> [TEXTAUSZUG]

Beginnen wir mit einem Zitat. Die Schweizer Psychologin mit polnisch-jüdischen Wurzeln, Alice Miller, hat über Adolf Hitler das Folgende gesagt (1):
„Hitler kam, wie jedes Kind, unschuldig zur Welt, wurde von seinen Eltern, wie viele andere Kinder damals, destruktiv erzogen, und später hat er sich selbst zum Monster gemacht. Er war Überlebender einer Vernichtungsmaschinerie, die im Deutschland der Jahrhundertwende ‚Erziehung‘ genannt wurde und die ich als das verborgene KZ der Kindheit bezeichne, das nie erkannt werden darf.“
Über diese „Vernichtungsmaschinerie“, der Adolf Hitler und mit ihm eine ganze Generation unterworfen war, die das Kind im Menschen tötete, um es zu drillen, habe ich in den beiden ersten Teilen dieser Artikelreihe geschrieben. Diese Vernichtung an der Seele eines Menschen, so sie keine Aufarbeitung und nicht ein Mindestmaß an Heilung findet, schlägt irgendwann auf die Umwelt zurück, wenn der Betroffene sich nicht selbst auslöschen will.
Kinder wurden von Anfang an zu Soldaten erzogen. Sie wurden erzogen, um für etwas außerhalb von ihnen zu funktionieren. Damit wurde ihnen die jedem Menschenkind innewohnende Einzigartigkeit ausgetrieben und durch eine Normierung ersetzt. Von Anfang an lernten Kinder, sich ihre Identifikation, ihren Selbstwert, nicht etwa aus der Einzigartigkeit des Ichs zu entnehmen, sondern von vorgegebenen Idealen, von ethisch-moralisch aufgepeppten Handlungsanweisungen.

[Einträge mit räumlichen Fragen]
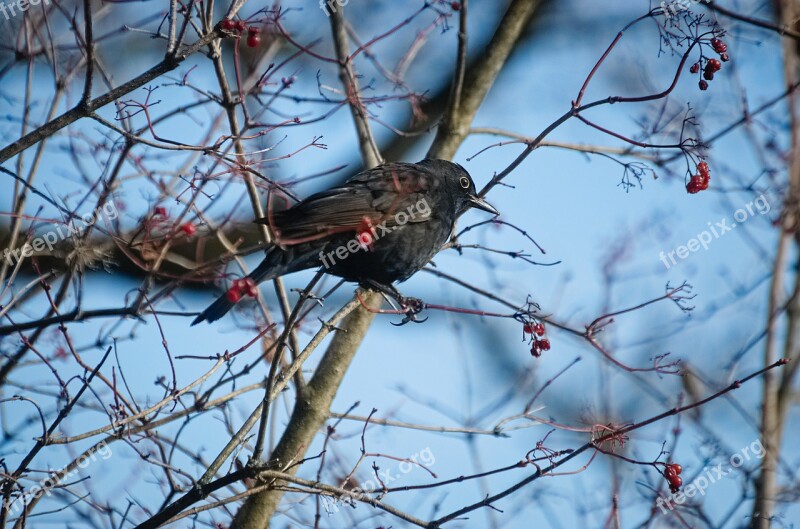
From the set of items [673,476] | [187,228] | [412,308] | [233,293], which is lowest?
[673,476]

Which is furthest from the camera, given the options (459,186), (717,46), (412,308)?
(459,186)

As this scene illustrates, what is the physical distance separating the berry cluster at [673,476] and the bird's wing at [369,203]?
1623mm

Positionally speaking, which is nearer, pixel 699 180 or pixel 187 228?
pixel 187 228

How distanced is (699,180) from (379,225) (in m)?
1.49

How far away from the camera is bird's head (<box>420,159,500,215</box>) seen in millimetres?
4465

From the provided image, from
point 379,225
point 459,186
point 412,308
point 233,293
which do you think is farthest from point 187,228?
point 459,186

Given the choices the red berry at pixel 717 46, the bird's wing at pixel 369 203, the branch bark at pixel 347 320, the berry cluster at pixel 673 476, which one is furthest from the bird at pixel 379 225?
the red berry at pixel 717 46

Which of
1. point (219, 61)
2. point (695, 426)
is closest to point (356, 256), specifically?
point (219, 61)

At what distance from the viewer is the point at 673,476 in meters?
2.94

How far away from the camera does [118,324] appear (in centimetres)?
342

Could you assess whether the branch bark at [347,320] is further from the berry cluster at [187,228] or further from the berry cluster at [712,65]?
the berry cluster at [712,65]

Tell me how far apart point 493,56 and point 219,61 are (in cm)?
223

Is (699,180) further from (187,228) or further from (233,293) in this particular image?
(187,228)

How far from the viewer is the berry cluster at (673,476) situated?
2.93 metres
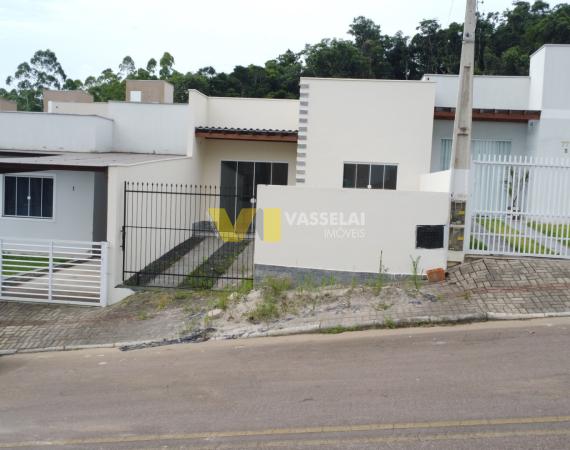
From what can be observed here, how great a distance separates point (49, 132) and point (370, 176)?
10969mm

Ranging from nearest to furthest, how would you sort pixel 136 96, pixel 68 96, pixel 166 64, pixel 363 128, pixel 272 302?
pixel 272 302, pixel 363 128, pixel 136 96, pixel 68 96, pixel 166 64

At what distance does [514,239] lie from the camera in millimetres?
11000

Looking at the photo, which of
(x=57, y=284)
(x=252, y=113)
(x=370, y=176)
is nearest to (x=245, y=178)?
(x=252, y=113)

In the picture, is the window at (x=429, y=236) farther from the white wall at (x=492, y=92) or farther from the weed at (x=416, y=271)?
the white wall at (x=492, y=92)

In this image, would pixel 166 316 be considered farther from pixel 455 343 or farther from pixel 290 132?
pixel 290 132

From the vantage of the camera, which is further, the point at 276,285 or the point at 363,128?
the point at 363,128

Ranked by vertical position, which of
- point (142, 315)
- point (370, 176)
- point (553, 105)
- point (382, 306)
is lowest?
point (142, 315)

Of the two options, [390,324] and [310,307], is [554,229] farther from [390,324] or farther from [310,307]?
[310,307]

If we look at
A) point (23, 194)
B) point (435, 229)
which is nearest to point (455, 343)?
point (435, 229)

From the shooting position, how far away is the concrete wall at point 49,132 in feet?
67.1

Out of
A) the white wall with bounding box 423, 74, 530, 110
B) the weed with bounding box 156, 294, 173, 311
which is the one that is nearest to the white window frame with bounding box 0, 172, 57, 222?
the weed with bounding box 156, 294, 173, 311

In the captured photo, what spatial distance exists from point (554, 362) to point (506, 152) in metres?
12.2

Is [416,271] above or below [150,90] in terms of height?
below

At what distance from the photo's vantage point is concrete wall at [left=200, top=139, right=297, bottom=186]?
2180cm
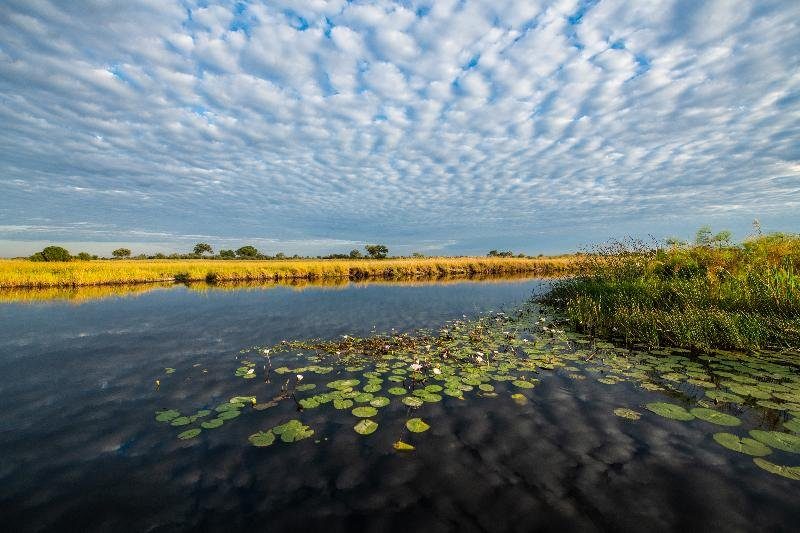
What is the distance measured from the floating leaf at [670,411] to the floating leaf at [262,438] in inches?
264

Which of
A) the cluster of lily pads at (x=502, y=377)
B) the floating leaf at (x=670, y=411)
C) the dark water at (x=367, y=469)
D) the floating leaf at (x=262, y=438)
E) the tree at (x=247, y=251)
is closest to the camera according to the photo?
the dark water at (x=367, y=469)

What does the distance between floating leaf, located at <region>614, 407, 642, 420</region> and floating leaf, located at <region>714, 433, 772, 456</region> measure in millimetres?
1062

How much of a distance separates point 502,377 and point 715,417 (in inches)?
149

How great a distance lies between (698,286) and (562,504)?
43.4 feet

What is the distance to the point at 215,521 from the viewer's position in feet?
12.8

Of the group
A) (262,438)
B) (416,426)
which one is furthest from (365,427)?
(262,438)

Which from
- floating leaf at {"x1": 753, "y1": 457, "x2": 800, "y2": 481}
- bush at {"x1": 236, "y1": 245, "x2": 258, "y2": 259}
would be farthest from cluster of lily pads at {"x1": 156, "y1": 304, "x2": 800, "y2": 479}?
bush at {"x1": 236, "y1": 245, "x2": 258, "y2": 259}

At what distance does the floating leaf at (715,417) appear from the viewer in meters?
5.80

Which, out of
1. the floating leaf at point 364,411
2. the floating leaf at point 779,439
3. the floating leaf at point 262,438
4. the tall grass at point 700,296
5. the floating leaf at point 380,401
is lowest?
the floating leaf at point 779,439

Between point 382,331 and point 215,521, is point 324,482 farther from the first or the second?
point 382,331

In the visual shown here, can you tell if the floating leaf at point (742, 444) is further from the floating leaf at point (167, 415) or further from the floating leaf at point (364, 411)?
the floating leaf at point (167, 415)

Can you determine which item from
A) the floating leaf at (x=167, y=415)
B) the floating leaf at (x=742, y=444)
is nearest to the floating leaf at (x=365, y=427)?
the floating leaf at (x=167, y=415)

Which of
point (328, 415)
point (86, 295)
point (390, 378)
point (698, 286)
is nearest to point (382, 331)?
point (390, 378)

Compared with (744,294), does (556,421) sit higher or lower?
lower
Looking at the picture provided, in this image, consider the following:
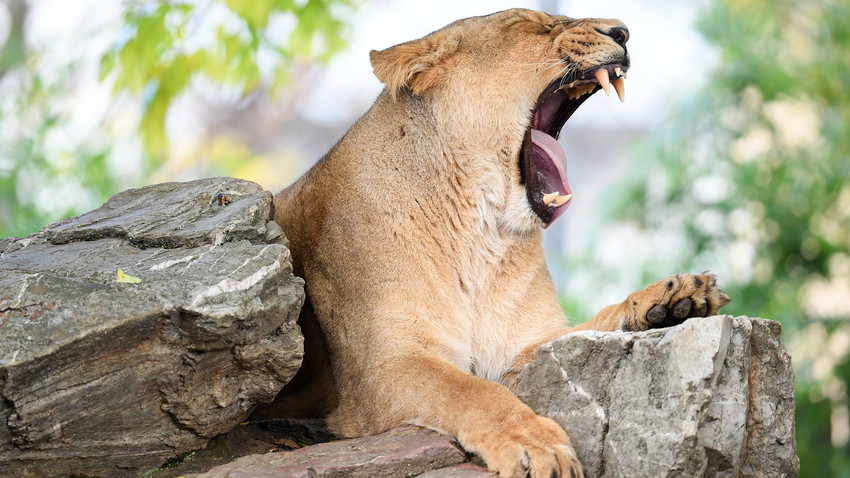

> [DIE AUFGABEN]
a) Beantworten Sie die folgenden Fragen zum Textauszug:
(i) Welche Herkunft hat die Psychologin Alice Miller?
(ii) Wie bezeichnet Alice Miller die Erziehung, die im Deutschland der Jahrhundertwende üblich war?
(iii) Wozu wurden Kinder von Anfang an erzogen?
b) Geben Sie aus dem Textauszug den Abschnitt von „Kinder wurden von“ bis einschließlich „ethisch-moralisch aufgepeppten Handlungsanweisungen.“ wortgetreu wieder.
c) Führen Sie den Textauszug über die Erziehung um die Jahrhundertwende im Anschluss an seinen letzten Satz fort.

> [LÖSUNGEN ZUR ÜBUNG]
a)
(i) Sie ist Schweizerin mit polnisch-jüdischen Wurzeln.
(ii) Als das verborgene KZ der Kindheit.
(iii) Zu Soldaten.

b)
Kinder wurden von Anfang an zu Soldaten erzogen. Sie wurden erzogen, um für etwas außerhalb von ihnen zu funktionieren. Damit wurde ihnen die jedem Menschenkind innewohnende Einzigartigkeit ausgetrieben und durch eine Normierung ersetzt. Von Anfang an lernten Kinder, sich ihre Identifikation, ihren Selbstwert, nicht etwa aus der Einzigartigkeit des Ichs zu entnehmen, sondern von vorgegebenen Idealen, von ethisch-moralisch aufgepeppten Handlungsanweisungen.

c)
Hinter dieser künstlich geschaffenen Ethik und Moral konnten die größten Schweinereien, die schlimmsten Abgründe menschlichen Handelns versteckt werden. Der unbedingt einzuhaltende Kodex, der durch die Autoritäten als anerkannte Vertreter dieser fremdbestimmten Moral vorgegeben wurde, machte die Selbstverleugnung möglich. Menschen mit gleichgesinnter Fremdbestimmung fanden sich auf diese Weise als Opfer verbunden wieder und bildeten so äußerst fragile soziale Gemeinschaften.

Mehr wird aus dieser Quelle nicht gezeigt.